(Scene-based reasoning entries)
— BEGIN —

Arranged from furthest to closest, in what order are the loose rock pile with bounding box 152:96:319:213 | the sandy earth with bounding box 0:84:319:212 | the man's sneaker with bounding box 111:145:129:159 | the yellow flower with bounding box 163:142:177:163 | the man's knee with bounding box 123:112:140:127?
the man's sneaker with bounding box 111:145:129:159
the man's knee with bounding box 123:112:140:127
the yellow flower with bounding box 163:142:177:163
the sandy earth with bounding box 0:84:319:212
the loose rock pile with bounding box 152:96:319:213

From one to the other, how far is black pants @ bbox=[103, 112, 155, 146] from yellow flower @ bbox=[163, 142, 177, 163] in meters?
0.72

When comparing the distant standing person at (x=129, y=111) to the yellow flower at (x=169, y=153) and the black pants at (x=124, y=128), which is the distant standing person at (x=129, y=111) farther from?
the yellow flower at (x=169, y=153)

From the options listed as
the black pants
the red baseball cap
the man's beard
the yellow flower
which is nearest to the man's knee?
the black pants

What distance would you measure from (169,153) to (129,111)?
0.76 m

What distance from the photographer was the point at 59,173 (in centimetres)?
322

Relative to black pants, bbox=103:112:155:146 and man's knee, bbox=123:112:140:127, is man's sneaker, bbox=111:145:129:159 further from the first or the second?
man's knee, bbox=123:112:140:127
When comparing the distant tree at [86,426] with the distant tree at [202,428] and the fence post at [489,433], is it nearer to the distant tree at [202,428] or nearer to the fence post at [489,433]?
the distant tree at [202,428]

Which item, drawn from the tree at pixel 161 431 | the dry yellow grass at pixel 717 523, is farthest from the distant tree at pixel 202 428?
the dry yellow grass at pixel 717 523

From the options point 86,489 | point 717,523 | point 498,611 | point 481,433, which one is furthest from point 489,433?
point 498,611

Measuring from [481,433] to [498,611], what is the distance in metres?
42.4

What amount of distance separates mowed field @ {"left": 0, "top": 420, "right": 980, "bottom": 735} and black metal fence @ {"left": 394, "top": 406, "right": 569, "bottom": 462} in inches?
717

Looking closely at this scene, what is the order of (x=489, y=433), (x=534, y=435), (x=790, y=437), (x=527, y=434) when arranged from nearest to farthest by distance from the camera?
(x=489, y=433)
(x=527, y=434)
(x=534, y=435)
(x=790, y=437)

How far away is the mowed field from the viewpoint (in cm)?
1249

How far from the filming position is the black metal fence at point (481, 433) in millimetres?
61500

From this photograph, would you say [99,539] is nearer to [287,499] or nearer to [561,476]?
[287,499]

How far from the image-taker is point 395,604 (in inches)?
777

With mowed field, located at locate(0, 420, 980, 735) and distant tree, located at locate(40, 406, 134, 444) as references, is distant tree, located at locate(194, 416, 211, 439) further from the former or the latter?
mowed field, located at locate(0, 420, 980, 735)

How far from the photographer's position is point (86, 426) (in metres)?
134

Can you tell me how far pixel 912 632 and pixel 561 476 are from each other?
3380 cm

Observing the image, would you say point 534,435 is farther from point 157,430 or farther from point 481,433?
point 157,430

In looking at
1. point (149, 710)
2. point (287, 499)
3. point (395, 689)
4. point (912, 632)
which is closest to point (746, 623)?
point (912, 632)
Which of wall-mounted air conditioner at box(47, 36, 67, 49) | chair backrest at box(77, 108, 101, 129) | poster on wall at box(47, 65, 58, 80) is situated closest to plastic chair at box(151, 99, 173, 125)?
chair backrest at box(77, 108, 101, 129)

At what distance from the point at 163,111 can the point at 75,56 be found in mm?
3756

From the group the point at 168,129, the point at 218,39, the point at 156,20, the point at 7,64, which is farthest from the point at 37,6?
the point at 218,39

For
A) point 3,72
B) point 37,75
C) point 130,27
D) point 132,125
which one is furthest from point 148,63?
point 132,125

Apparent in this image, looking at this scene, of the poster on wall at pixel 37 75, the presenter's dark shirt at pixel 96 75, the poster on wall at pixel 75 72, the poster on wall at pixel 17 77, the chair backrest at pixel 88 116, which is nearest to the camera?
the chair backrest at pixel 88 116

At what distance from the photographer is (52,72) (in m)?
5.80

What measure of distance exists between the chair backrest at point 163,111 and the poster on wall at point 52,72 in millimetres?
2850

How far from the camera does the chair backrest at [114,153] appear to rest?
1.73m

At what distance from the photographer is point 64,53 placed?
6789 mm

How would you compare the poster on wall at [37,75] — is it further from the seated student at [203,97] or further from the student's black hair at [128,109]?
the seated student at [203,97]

— END —

What to work on> Copy all of the entries above verbatim, leaving every word and number unchanged.

Exercise answer>
Arranged from furthest to closest, in what order are the loose rock pile with bounding box 152:96:319:213 | the sandy earth with bounding box 0:84:319:212 | the man's sneaker with bounding box 111:145:129:159 | the yellow flower with bounding box 163:142:177:163 | the man's knee with bounding box 123:112:140:127?
the man's sneaker with bounding box 111:145:129:159
the man's knee with bounding box 123:112:140:127
the yellow flower with bounding box 163:142:177:163
the sandy earth with bounding box 0:84:319:212
the loose rock pile with bounding box 152:96:319:213

From one to the other, how far is black pants @ bbox=[103, 112, 155, 146] from yellow flower @ bbox=[163, 142, 177, 163] in meters?
0.72

When comparing the distant standing person at (x=129, y=111) to the yellow flower at (x=169, y=153) and the black pants at (x=124, y=128), which is the distant standing person at (x=129, y=111) farther from?
the yellow flower at (x=169, y=153)

From the options listed as
the black pants
the red baseball cap
the man's beard
the yellow flower
which is nearest to the man's knee?
the black pants

What distance would you measure from (169,153) to (129,111)?
0.76 m

What distance from the photographer was the point at 59,173 (in centimetres)?
322

Relative to black pants, bbox=103:112:155:146 and man's knee, bbox=123:112:140:127, is man's sneaker, bbox=111:145:129:159 further from the first or the second?
man's knee, bbox=123:112:140:127
When comparing the distant tree at [86,426] with the distant tree at [202,428] and the fence post at [489,433], is it nearer to the distant tree at [202,428] or nearer to the fence post at [489,433]?
the distant tree at [202,428]

Which item, drawn from the tree at pixel 161 431 | the dry yellow grass at pixel 717 523, is farthest from the distant tree at pixel 202 428?
the dry yellow grass at pixel 717 523

From the options point 86,489 | point 717,523 | point 498,611 | point 481,433, which one is furthest from point 489,433?
point 498,611

Measuring from [481,433] to [498,611], what is the distance in metres?
42.4

What amount of distance separates mowed field @ {"left": 0, "top": 420, "right": 980, "bottom": 735} and black metal fence @ {"left": 394, "top": 406, "right": 569, "bottom": 462} in inches?
717

Looking closely at this scene, what is the order of (x=489, y=433), (x=534, y=435), (x=790, y=437), (x=527, y=434) when arranged from nearest to farthest by distance from the camera?
(x=489, y=433)
(x=527, y=434)
(x=534, y=435)
(x=790, y=437)

How far away is the mowed field from the viewpoint (in cm)?
1249

How far from the filming position is the black metal fence at point (481, 433) in millimetres?
61500

From this photograph, would you say [99,539] is nearer to [287,499] or nearer to [561,476]?
[287,499]

How far from the image-taker is point 395,604 (in inches)?
777

With mowed field, located at locate(0, 420, 980, 735) and distant tree, located at locate(40, 406, 134, 444) as references, is distant tree, located at locate(194, 416, 211, 439) further from the former or the latter?
mowed field, located at locate(0, 420, 980, 735)

How far from the photographer's position is point (86, 426) (in metres)?
134

Can you tell me how far pixel 912 632 and pixel 561 476 are from each other?
3380 cm

Observing the image, would you say point 534,435 is farther from point 157,430 or farther from point 481,433?
point 157,430

In looking at
1. point (149, 710)
2. point (287, 499)
3. point (395, 689)
4. point (912, 632)
which is closest to point (746, 623)?
point (912, 632)
Which of wall-mounted air conditioner at box(47, 36, 67, 49) | chair backrest at box(77, 108, 101, 129) | poster on wall at box(47, 65, 58, 80) is situated closest to plastic chair at box(151, 99, 173, 125)?
chair backrest at box(77, 108, 101, 129)

At what distance from the point at 163,111 can the point at 75,56 be found in mm?
3756

From the group the point at 168,129, the point at 218,39, the point at 156,20, the point at 7,64, which is farthest from the point at 37,6?
the point at 218,39

For
A) point 3,72
B) point 37,75
C) point 130,27
D) point 132,125
which one is furthest from point 148,63?
point 132,125

Apparent in this image, looking at this scene, of the poster on wall at pixel 37 75, the presenter's dark shirt at pixel 96 75, the poster on wall at pixel 75 72, the poster on wall at pixel 17 77, the chair backrest at pixel 88 116, which is nearest to the camera?
the chair backrest at pixel 88 116

At what distance from the photographer is (52,72) (in m)?
5.80

What measure of distance exists between the chair backrest at point 163,111 and the poster on wall at point 52,72 in millimetres?
2850

How far from the camera does the chair backrest at [114,153] appear to rest?
1.73m

At what distance from the photographer is point 64,53 placed?
6789 mm

How would you compare the poster on wall at [37,75] — is it further from the seated student at [203,97] or further from the student's black hair at [128,109]?
the seated student at [203,97]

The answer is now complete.